**REQUIRED ACTION:** From top to bottom, each entry below must be reproduced exactly.

===== SUPPLIED DATA

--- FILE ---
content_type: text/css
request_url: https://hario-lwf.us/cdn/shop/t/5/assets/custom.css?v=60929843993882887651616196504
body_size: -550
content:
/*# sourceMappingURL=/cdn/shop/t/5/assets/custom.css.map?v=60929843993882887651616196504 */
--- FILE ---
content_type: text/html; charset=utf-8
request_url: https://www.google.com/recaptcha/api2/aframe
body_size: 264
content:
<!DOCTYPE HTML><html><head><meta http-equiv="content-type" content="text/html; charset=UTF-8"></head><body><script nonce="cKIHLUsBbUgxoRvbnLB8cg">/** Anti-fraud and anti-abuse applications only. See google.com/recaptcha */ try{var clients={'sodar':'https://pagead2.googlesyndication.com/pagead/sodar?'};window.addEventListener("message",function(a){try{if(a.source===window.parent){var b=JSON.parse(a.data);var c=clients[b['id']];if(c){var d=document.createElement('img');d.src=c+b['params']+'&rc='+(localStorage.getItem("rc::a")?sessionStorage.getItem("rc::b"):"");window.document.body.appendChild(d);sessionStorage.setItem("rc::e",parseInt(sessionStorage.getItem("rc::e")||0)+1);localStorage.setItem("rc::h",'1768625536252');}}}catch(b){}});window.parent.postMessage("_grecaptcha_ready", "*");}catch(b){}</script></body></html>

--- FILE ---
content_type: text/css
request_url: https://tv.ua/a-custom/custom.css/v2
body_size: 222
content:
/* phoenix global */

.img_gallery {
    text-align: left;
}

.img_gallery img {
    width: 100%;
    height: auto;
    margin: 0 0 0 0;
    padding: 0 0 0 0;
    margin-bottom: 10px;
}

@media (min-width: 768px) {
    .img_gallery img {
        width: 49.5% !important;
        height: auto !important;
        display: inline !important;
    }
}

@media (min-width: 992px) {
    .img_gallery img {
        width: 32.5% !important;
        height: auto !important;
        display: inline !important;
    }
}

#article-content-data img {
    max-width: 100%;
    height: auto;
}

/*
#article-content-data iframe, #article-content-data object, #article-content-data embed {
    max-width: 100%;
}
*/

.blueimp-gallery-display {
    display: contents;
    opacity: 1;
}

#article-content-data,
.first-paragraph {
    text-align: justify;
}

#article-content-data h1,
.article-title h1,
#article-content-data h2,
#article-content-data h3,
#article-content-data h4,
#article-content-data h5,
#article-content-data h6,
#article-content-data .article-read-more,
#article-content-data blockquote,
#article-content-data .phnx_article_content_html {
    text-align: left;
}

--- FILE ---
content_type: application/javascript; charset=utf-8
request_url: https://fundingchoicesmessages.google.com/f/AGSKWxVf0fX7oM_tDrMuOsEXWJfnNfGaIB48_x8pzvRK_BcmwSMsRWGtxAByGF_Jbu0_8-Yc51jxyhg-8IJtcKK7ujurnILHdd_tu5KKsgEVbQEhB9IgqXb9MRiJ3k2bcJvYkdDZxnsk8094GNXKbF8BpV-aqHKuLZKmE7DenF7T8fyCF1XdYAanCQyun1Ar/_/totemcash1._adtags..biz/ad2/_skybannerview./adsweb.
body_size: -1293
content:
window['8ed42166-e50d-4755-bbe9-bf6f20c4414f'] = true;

==========

**ANSWER BOX:**
--- FILE ---
content_type: text/css
request_url: https://hario-lwf.us/cdn/shop/t/5/assets/custom.css?v=60929843993882887651616196504
body_size: -550
content:
/*# sourceMappingURL=/cdn/shop/t/5/assets/custom.css.map?v=60929843993882887651616196504 */
--- FILE ---
content_type: text/html; charset=utf-8
request_url: https://www.google.com/recaptcha/api2/aframe
body_size: 264
content:
<!DOCTYPE HTML><html><head><meta http-equiv="content-type" content="text/html; charset=UTF-8"></head><body><script nonce="cKIHLUsBbUgxoRvbnLB8cg">/** Anti-fraud and anti-abuse applications only. See google.com/recaptcha */ try{var clients={'sodar':'https://pagead2.googlesyndication.com/pagead/sodar?'};window.addEventListener("message",function(a){try{if(a.source===window.parent){var b=JSON.parse(a.data);var c=clients[b['id']];if(c){var d=document.createElement('img');d.src=c+b['params']+'&rc='+(localStorage.getItem("rc::a")?sessionStorage.getItem("rc::b"):"");window.document.body.appendChild(d);sessionStorage.setItem("rc::e",parseInt(sessionStorage.getItem("rc::e")||0)+1);localStorage.setItem("rc::h",'1768625536252');}}}catch(b){}});window.parent.postMessage("_grecaptcha_ready", "*");}catch(b){}</script></body></html>

--- FILE ---
content_type: text/css
request_url: https://tv.ua/a-custom/custom.css/v2
body_size: 222
content:
/* phoenix global */

.img_gallery {
    text-align: left;
}

.img_gallery img {
    width: 100%;
    height: auto;
    margin: 0 0 0 0;
    padding: 0 0 0 0;
    margin-bottom: 10px;
}

@media (min-width: 768px) {
    .img_gallery img {
        width: 49.5% !important;
        height: auto !important;
        display: inline !important;
    }
}

@media (min-width: 992px) {
    .img_gallery img {
        width: 32.5% !important;
        height: auto !important;
        display: inline !important;
    }
}

#article-content-data img {
    max-width: 100%;
    height: auto;
}

/*
#article-content-data iframe, #article-content-data object, #article-content-data embed {
    max-width: 100%;
}
*/

.blueimp-gallery-display {
    display: contents;
    opacity: 1;
}

#article-content-data,
.first-paragraph {
    text-align: justify;
}

#article-content-data h1,
.article-title h1,
#article-content-data h2,
#article-content-data h3,
#article-content-data h4,
#article-content-data h5,
#article-content-data h6,
#article-content-data .article-read-more,
#article-content-data blockquote,
#article-content-data .phnx_article_content_html {
    text-align: left;
}

--- FILE ---
content_type: application/javascript; charset=utf-8
request_url: https://fundingchoicesmessages.google.com/f/AGSKWxVf0fX7oM_tDrMuOsEXWJfnNfGaIB48_x8pzvRK_BcmwSMsRWGtxAByGF_Jbu0_8-Yc51jxyhg-8IJtcKK7ujurnILHdd_tu5KKsgEVbQEhB9IgqXb9MRiJ3k2bcJvYkdDZxnsk8094GNXKbF8BpV-aqHKuLZKmE7DenF7T8fyCF1XdYAanCQyun1Ar/_/totemcash1._adtags..biz/ad2/_skybannerview./adsweb.
body_size: -1293
content:
window['8ed42166-e50d-4755-bbe9-bf6f20c4414f'] = true;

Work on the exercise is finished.